Incident response is a major long-term cybersecurity challenge that must be addressed by businesses to ensure their stable development. For the IT security industry, incident response will soon be where the most advanced technologies come together. Aside from leveraging revolutionary technology, incident response requires major day-to-day efforts to obtain, store and analyze a large trove of relevant security intelligence. In order to be successful, this process has to be tightly integrated with existing IT security solutions and should be powered by the threat detection solutions of the future.
Things we have learnt from the detection challenge
Three years ago when we started working on our specialized solution to discover complex threats and targeted attacks, we already knew that there never be a “silver bullet” to address this problem. Each targeted attack is unique: threat actors are fine-tuning their tools and techniques for every new victim, depending on the goals perceived and specifics of the infrastructure. Targeted attacks involve complex multi-stage processes that include initial infection, lateral movement and data exfiltration. At many of these stages, or even all of them, the use of malicious code is not even required by the attacker. A detection solution therefore has to deal with this, and be able to spot an attack at any stage of its development.
This is very different from well-established approaches to threat prevention. Although there are still many challenges for the efficient blocking of widespread malware, in general this is a problem solved. In the case of a targeted attack or a new, previously unknown, sophisticated malicious code (which may belong to the attack vector), the only effective solution is to constantly search for anomalies in the corporate workflow. It is worth noting that the following approach is relevant only when all known, detectable, clearly malicious actions have been filtered and blocked. This is up to 85-90% of everything being thrown at a company from the outside.
Rules of detecting the unknown
- Initial infection: the solution has to be more paranoid than your typical endpoint security suite. True cybersecurity has the power to operate in many shades of gray, it’s not only ‘malicious’ or ‘benign’. Suspicious objects have to be further analyzed. Their behavior and intent has to be tested in an isolated environment. They should be checked against known and constantly updated threat actor tactics and techniques. Even if an object is not deemed malicious outright, it should be detected eventually: it is better to detect an attack later than never. And all key nodes should be covered: including network traffic, endpoints, and e-mail.
- Lateral movement and exfiltration: the solution should be able to discern typical network traffic and endpoint behavior from an attacker’s behavior. This requires a definition of the ‘normal operations’, unique for each company, as well as knowledge of the various ways threat actors investigate their victims and obtain what they want.
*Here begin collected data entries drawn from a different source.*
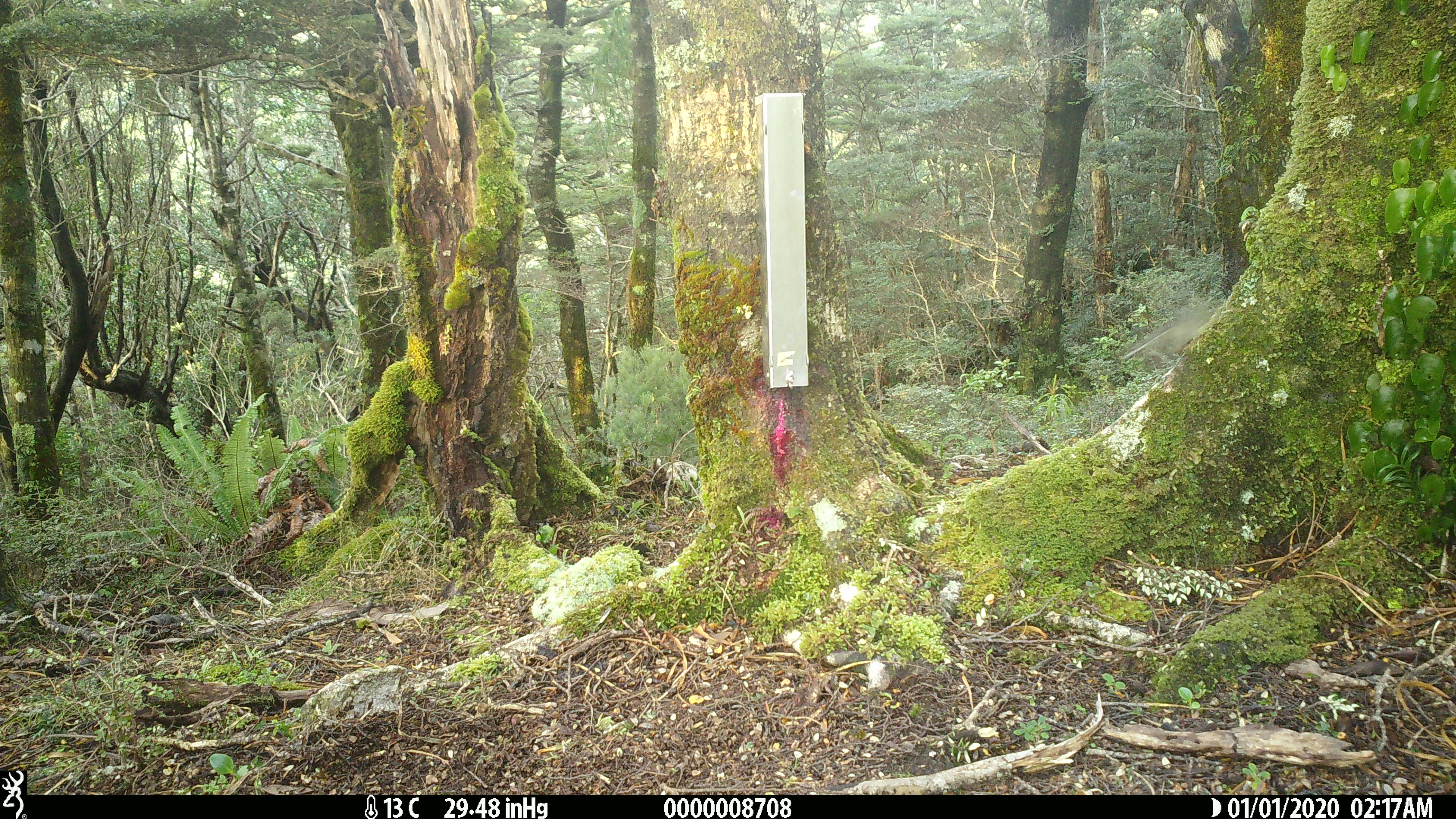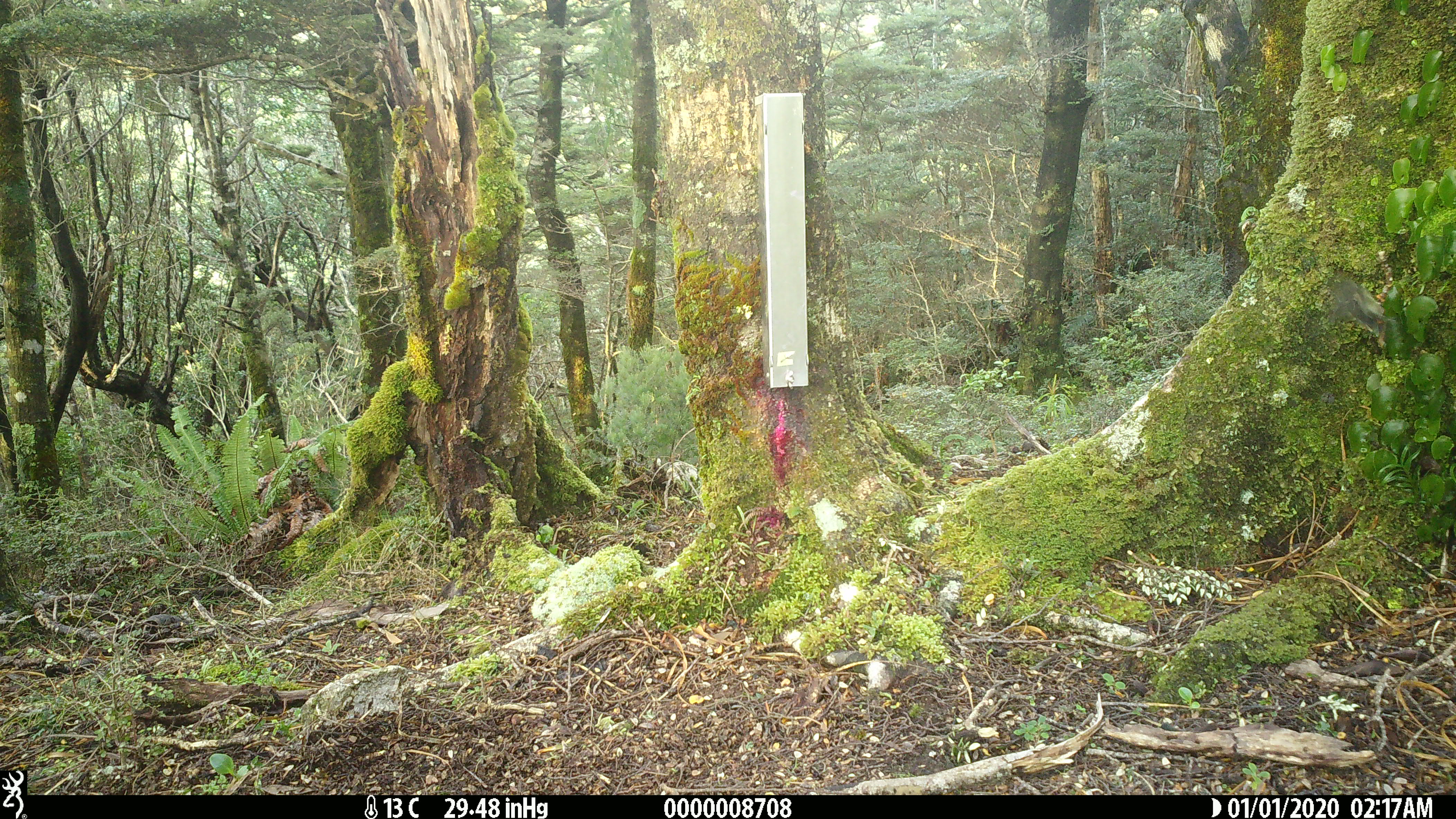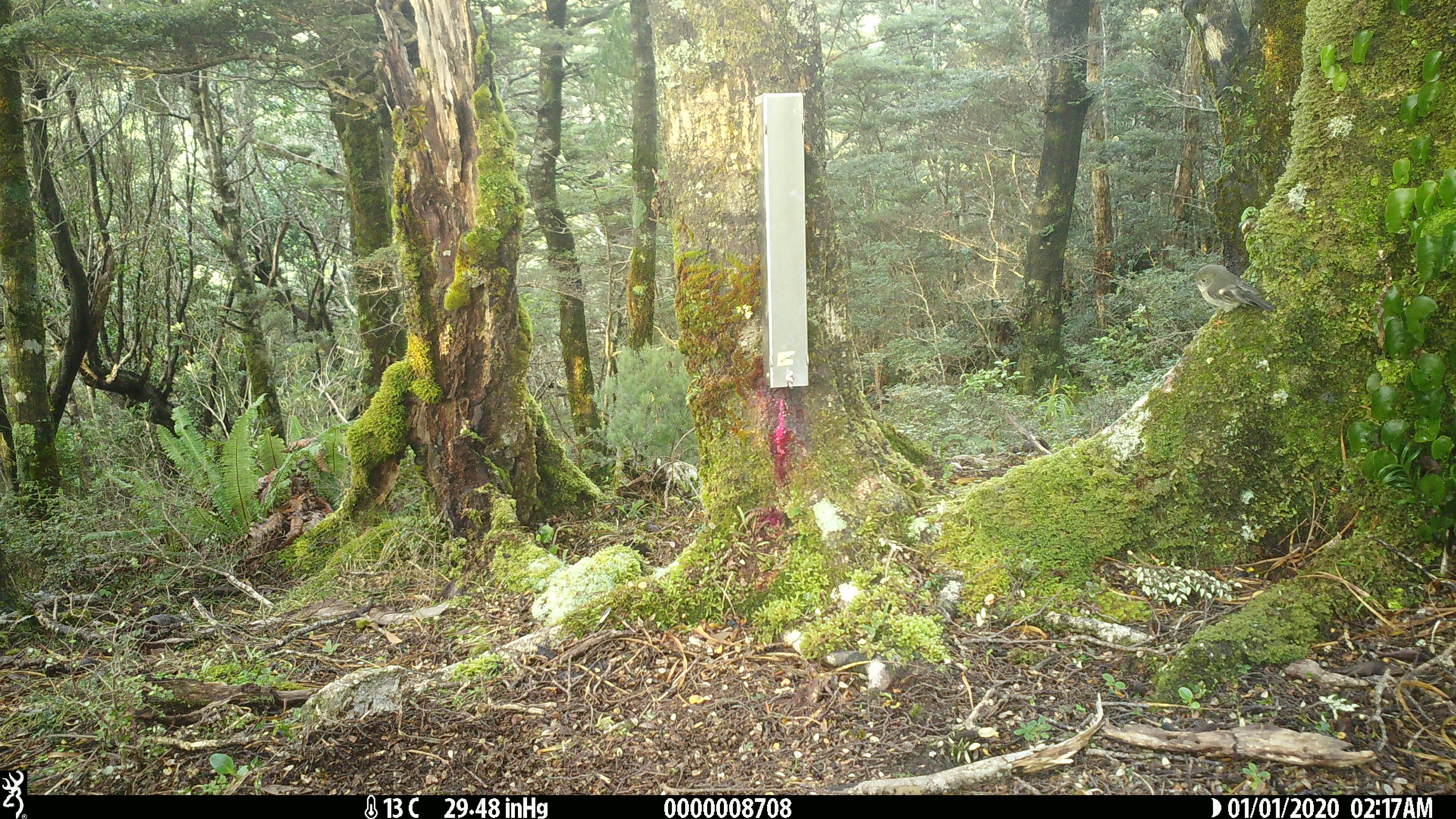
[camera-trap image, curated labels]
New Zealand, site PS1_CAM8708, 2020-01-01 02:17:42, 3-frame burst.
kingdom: Animalia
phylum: Chordata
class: Aves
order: Passeriformes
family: Petroicidae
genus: Petroica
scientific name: Petroica macrocephala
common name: tomtit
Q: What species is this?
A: Tomtit (Petroica macrocephala).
In a nutshell, targeted attack detection is real-time threat intelligence, plus continuous data processing, plus intelligent machine learning algorithms. Last year we realized these requirements in our Kaspersky Anti Targeted Attack Platform, and offered security officers of large businesses a chance to automate a very complex problem solving scenario. We blended intelligence, data processing and machine learning to partially replace a highly skilled security expert – a rare, sought after and highly expensive professional. But what’s next?
From detection to response: more data plus millions of indicators
Targeted attack detection is a major step towards remediation, but only the first one. Response and remediation brings additional challenges and requires more data. What endpoints were affected? Which users? What happened on the network? Is there a chance that an attacker is hiding inside the perimeter? The amount of data required for an efficient response is many times greater than the amount of data that makes detection possible. Response needs more data: as granular as the smallest changes in the Windows registry, files dropped, network requests and many more. Building a system to collect such vast amounts of data, and store it in a meaningful form, is already an immense undertaking. But there is still more to do.
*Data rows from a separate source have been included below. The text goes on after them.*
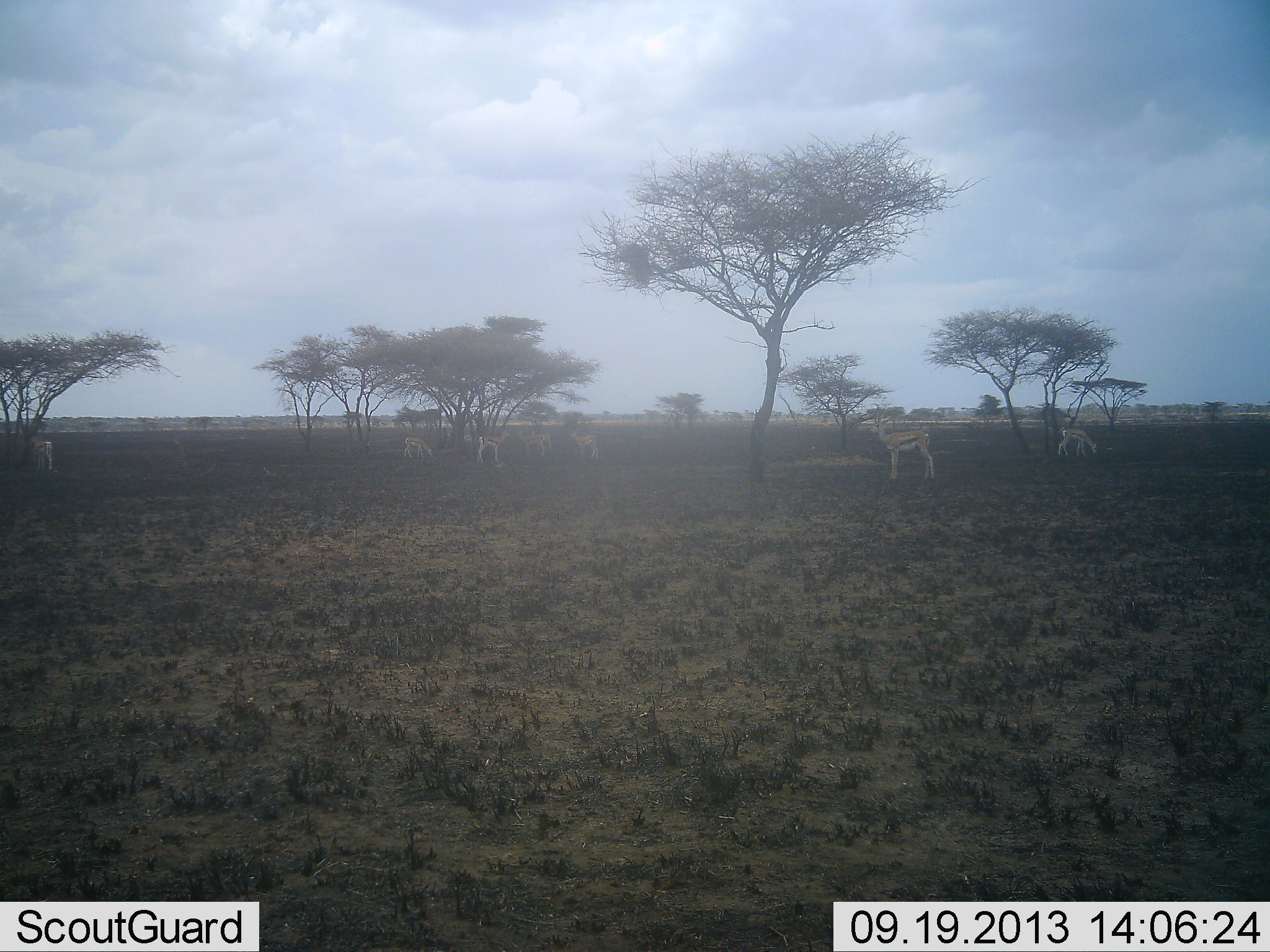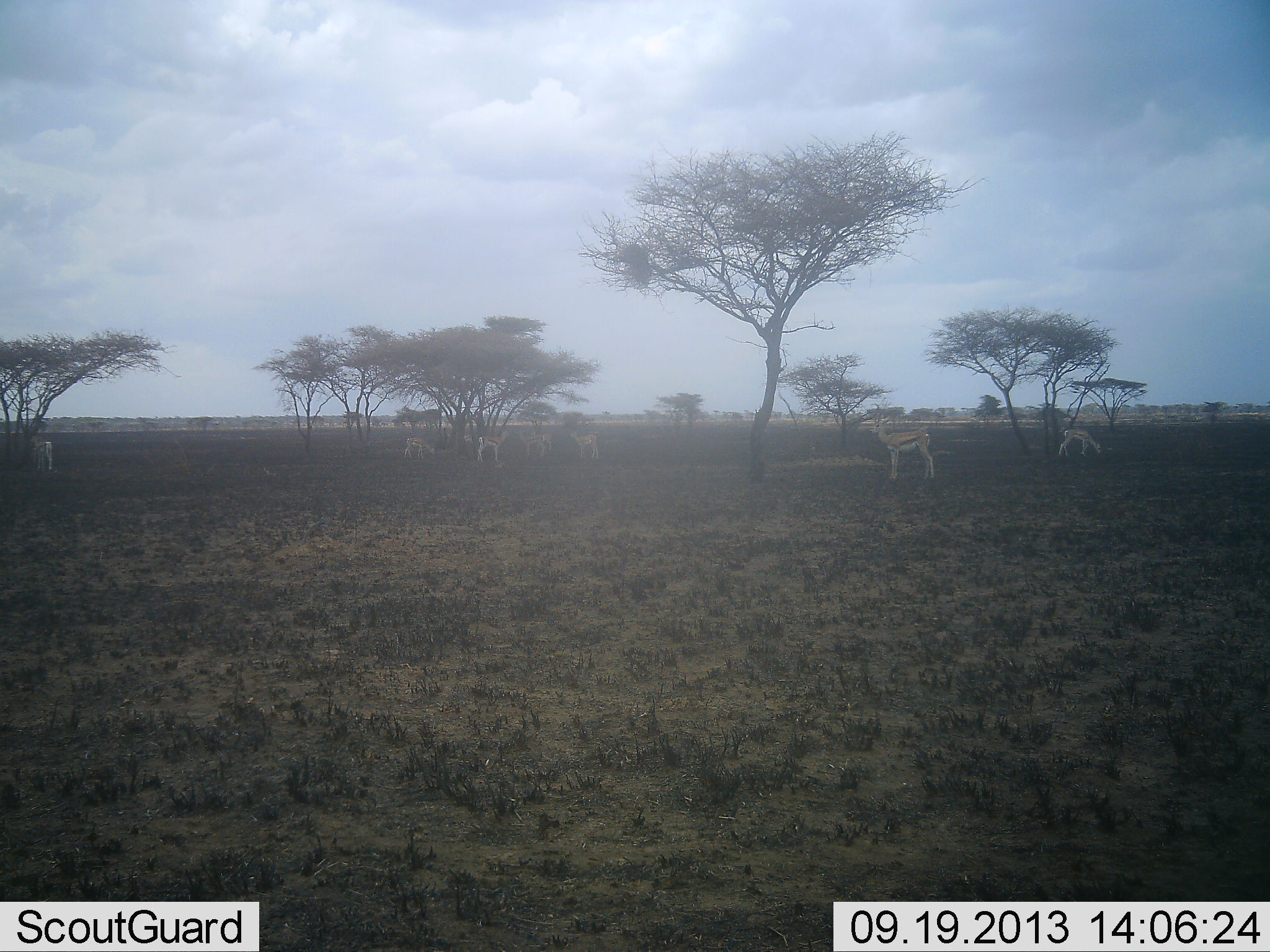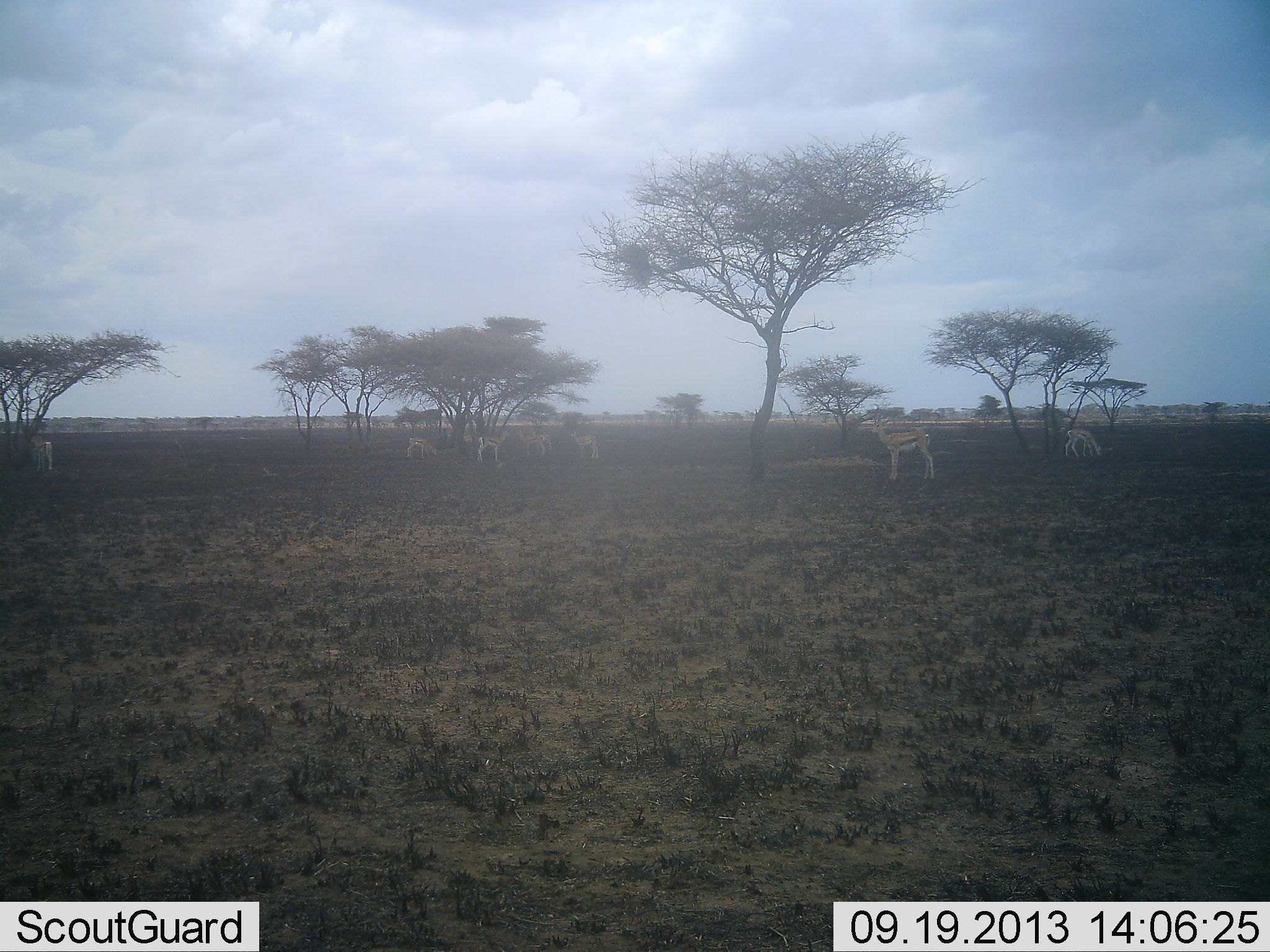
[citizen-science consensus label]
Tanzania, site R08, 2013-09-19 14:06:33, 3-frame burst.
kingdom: Animalia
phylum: Chordata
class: Mammalia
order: Artiodactyla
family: Bovidae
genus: Eudorcas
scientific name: Eudorcas thomsonii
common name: thomson's gazelle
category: gazellethomsons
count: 7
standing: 84%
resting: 5%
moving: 16%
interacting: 11%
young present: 5%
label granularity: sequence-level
Basically, as we build a data acquisition framework to support incident response, we expand the approach already embraced by many enterprises. To ensure better visibility of what’s happening in the network, these businesses are storing and processing many events in a SIEM system. Even at the detection stage this brings them a major problem: millions of alerts. The ideal scenario where nothing happens until a major threat is detected and grabs the attention of SOC staff is impossible to achieve. In reality, a major threat is dispersed among millions of alerts, and thousands of security incidents of different kinds, each taking away precious resources. This is detection. Take response into account and you can easily multiply the avalanche by a magnitude. Before this mess reaches the eyes of a security officer, it has to be filtered and organized.
This brings us to a major conclusion. Although the need for better security intelligence and better visibility is undisputed, approaches to produce actionable threat response are different. Obviously, endpoints are a top priority for response technology, as they store the widest range of crucial information about an incident. Controlling endpoints so that any data can be taken for incident forensics at any time is also a must.
But the only way to spare corporate SOCs from millions of alerts is to develop detection and response technologies in an integrated form. In our view, detection and response will only be efficient if they are based on a single data acquisition and processing entity that is able to combine various clues from various parts of the infrastructure in one place. As we are work to further develop our detection and response offer for enterprises, we are going to stick to this approach. Our future highly adaptable enterprise security system will have many sensors, operate with thousands of different object types, and apply millions of rules based on our threat intelligence. But it needs to have only one brain.